Before SEYMOUR, Chief Judge, TACHA and KELLY, Circuit Judges.
SEYMOUR, Chief Judge.
John P. McLaughlin brought this action in state court against the Board of Trustees of State Colleges of Colorado challenging the termination of his faculty appointment and his failure to receive a tenured position at the Metropolitan State College of Denver. After the Board removed the case to federal court, the district court granted its motion to dismiss on the basis of Eleventh Amendment immunity. Mr. McLaughlin appeals and we affirm, albeit on other grounds.
* Mr. McLaughlin asserted claims against the Board under 42 U.S.C. 1983 for the denial of his constitutional rights to due process and equal protection, as well as state claims based on breach of contract and promissory estoppel. He sought damages and injunctive relief. In its motion to dismiss, the Board contended the district court lacked subject matter jurisdiction over Mr. McLaughlin's federal claims because of the Board's Eleventh Amendment immunity as an arm of the state. Alternatively, the Board maintained that Mr. McLaughlin failed to state a claim against it under section 1983 because the Board is not a person within the meaning of that statute, citing Will v. Michigan Dep't of State Police, 491 U.S. 58 (1989).

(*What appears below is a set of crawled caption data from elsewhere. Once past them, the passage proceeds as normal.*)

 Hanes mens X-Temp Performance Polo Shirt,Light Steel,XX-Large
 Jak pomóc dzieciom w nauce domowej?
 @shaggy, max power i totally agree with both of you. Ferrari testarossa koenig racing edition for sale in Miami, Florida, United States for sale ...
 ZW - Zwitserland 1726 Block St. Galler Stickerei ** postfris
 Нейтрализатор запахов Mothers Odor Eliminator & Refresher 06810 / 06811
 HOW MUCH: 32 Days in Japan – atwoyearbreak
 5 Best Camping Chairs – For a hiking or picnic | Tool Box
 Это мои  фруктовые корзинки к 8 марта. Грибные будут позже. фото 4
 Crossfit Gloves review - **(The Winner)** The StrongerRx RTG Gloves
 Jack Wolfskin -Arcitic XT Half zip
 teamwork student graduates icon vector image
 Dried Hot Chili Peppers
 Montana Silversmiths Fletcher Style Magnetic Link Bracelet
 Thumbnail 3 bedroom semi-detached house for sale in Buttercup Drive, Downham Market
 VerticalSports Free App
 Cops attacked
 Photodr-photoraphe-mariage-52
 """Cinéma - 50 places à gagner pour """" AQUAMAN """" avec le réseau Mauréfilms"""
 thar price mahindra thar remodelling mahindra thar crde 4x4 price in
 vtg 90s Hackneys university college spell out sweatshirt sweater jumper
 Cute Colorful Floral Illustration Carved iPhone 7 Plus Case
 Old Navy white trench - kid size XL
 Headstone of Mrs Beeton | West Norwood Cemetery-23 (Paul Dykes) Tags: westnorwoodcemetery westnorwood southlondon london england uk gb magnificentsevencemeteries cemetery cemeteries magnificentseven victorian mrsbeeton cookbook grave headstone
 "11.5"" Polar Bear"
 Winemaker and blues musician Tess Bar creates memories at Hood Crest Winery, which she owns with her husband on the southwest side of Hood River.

The district court concluded that the Board is an arm of the state for Eleventh Amendment purposes and that it had not waived its immunity by removing the action to federal court. The court therefore held that Mr. McLaughlin's claim for monetary damages was barred. The court further concluded that Mr. McLaughlin's claim for injunctive relief did not fall within the Ex parte Young exception to Eleventh Amendment immunity, see 209 U.S. 123 (1908), because it was not prospective in nature and therefore not the type of claim permitted by that exception. The court accordingly dismissed the federal claims for lack of jurisdiction and remanded the state law claims to state court.1 On appeal, Mr. McLaughlin contends the Board waived its rights under the Eleventh Amendment by removing the case to federal court.
Under the Eleventh Amendment, "an unconsenting State is immune from suits brought in federal courts by her own citizens as well as by citizens of another State." Edelman v. Jordan, 415 U.S. 651, 663 (1974). An arm of the state may also "assert the Eleventh Amendment as a defense in federal court unless it has waived the defense and consented to suit in federal court." Sutton v. Utah State Sch. for the Deaf and Blind, 173 F.3d 1226, 1233 (10th Cir. 1999).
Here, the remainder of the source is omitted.